Estoy sentado en una vieja y débil silla, en una fría casa del sur de Galicia, delante del ordenador mientras escribo estas líneas para la primera News del dos mil diecinueve. En mi memoria los recuerdos de las últimas semanas se pelean por encabezar el primer puesto. Esos recuerdos lo van a tener difícil para llevarse el podio. Durante seis semanas he rodado por tierras marroquíes con la nueva y flamante BMW R 1250 GS HP, y cada kilómetro con ella ha significado una bocanada de oxígeno, una consecución de descargas eléctricas (a lo desfibrilador) sobre mí, resucitándome, llevándome al éxtasis de la vida al complementar los hermosos paisajes que iba visualizando con las sensaciones que me inyectaba dicha moto.
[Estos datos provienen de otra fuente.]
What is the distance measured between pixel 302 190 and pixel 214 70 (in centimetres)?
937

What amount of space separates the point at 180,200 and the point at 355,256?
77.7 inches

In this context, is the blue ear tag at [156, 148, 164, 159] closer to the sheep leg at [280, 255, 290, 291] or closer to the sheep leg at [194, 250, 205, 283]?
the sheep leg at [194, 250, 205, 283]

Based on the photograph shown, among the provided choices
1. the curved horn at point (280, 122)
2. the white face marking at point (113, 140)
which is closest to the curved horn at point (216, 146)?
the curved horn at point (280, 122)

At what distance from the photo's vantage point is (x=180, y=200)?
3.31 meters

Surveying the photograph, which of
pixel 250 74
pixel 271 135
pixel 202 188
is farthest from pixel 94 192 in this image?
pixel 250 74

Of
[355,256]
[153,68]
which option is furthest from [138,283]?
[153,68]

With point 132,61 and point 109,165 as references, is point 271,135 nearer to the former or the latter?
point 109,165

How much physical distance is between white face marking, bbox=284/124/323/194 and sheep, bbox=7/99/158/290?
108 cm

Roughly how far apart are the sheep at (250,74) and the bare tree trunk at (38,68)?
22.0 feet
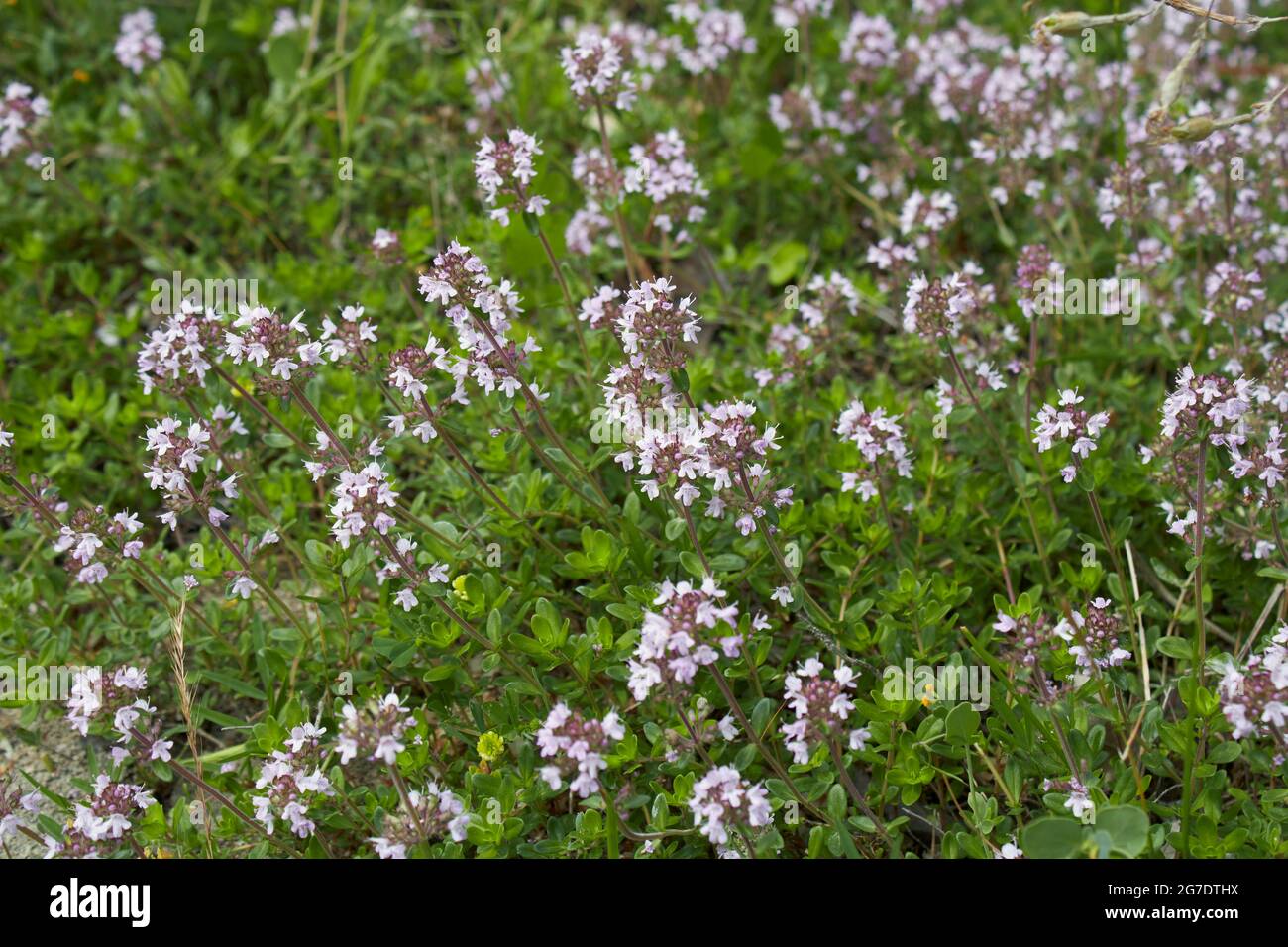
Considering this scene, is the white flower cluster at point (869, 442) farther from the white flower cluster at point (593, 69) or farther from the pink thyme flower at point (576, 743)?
the white flower cluster at point (593, 69)

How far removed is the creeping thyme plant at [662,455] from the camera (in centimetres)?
365

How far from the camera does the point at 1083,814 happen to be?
3.51m

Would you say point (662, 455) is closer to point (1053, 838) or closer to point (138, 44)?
point (1053, 838)

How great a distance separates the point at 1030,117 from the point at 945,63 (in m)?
0.73

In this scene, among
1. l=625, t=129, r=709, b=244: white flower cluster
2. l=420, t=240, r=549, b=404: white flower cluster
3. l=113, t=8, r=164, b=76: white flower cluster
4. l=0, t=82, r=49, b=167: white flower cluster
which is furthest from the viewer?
l=113, t=8, r=164, b=76: white flower cluster

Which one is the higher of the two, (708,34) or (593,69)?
(708,34)

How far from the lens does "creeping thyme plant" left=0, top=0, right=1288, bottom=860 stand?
12.0ft

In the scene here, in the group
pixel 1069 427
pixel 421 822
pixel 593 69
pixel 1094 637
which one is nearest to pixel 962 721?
pixel 1094 637

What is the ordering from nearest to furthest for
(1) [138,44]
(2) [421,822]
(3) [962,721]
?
(2) [421,822] < (3) [962,721] < (1) [138,44]

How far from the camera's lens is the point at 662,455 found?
355 cm

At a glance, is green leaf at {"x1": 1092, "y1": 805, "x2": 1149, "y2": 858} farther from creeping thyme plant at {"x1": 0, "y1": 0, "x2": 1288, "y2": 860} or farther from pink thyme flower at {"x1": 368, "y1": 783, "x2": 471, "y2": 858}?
pink thyme flower at {"x1": 368, "y1": 783, "x2": 471, "y2": 858}

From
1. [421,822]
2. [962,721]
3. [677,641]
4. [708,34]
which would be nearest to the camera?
[677,641]

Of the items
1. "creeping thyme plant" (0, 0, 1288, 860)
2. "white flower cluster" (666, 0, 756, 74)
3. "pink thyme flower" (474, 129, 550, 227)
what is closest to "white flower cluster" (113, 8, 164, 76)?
"creeping thyme plant" (0, 0, 1288, 860)
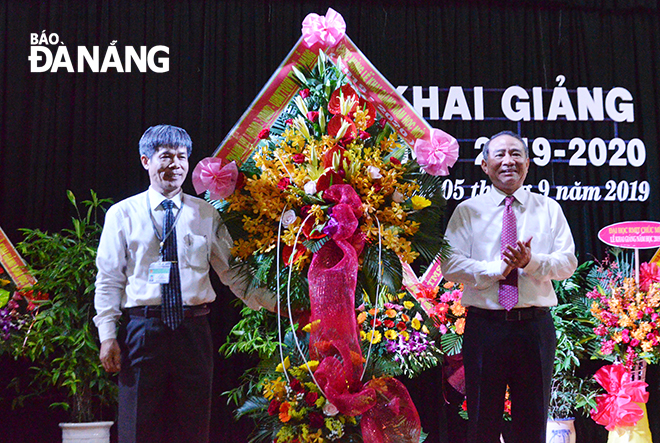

El mes pasado ya escribí sobre una aventura (o pesadilla, según se mire, ¡ja ja ja!), en la que la R 1250 GS superaba veinte quilómetros de trialeras y tuve que dormir al raso, a 1.900 m de altitud, sin equipaje de acampada ni abrigo, solamente con mi equipación de moto. Después de superar esa etapa me quedó muy claro que la nueva GS no es una buena moto, sino que es una una super muy buena moto.
Si te dijera que no hay día que no añore las dunas del Erg Chebbi, ¿me creerías? Pues, sí, las echo de menos día sí, día también. Después de vivir delante de esa magnífica cordillera de dunas durante cuatro años, surfeando las dunas, primero con la Zebra Roja (BMW R 1200 GS Adventure del 2007) y luego con Tormenta (BMW F 800 GS Desert Rally), estaba impaciente por llevar al nuevo “bicho” a ‘dunear’.

Impresiones en la arena

La BMW R 1250 GS HP fue equipada con unos Michelin Anakee Wild, neumáticos que resultaron ser agradables tanto en asfalto como en pista. Tocaba probarlos en la arena, igual que la moto. El conjunto resultó ser de lo más excitante y prometedor. Nada más pasar las primeras lenguas de arena que encontraba por las pistas me di cuenta que, a pesar de los casi 250 kilos de moto, la máquina funcionaba realmente bien en ese terreno y me divertí desde el primer momento rodando por ella. El motor de la R 1250 GS es realmente impresionante. Este bóxer tiene unos bajos tremendos, y su nervio y rabia están siempre ahí para salir cuando lo decidamos. En arena, hasta en la tercera marcha, con un golpe de gas levantamos fácilmente el tren delantero. En cuanto se le pilla el truco la moto parece que baje de peso, y eso es realmente divertido y adictivo.

Llegó el momento de encarar las dunas del Erg Chebbi. Después de un par de días haciéndome con “La Máquina” por las dunas de delante de casa, en donde solía entrenar, y de divertirme muchísimo, decidí que al día siguiente atravesaría las dunas hasta el otro lado, en donde se encuentran algunos oasis. Lo pasé en grande. Por fin volvía a estar en medio del mar de dunas, contemplando el paisaje que quizás más sensaciones me aporta. Una vez alcancé el objetivo, decidí rodear las montañas de arena desde su lado occidental por el río seco hasta llegar a Merzouga. Notaba cierta tensión en mi cara. Me saqué el casco y me miré en uno de los retrovisores de “La Máquina”. Lucía una sonrisa de oreja a oreja. Estaba claro que padecía ‘sonrisitis’aguda, una enfermedad contagiosa, sobre todo si te subes a una BMW R 1250 GS y te vas de ‘duning’con ella.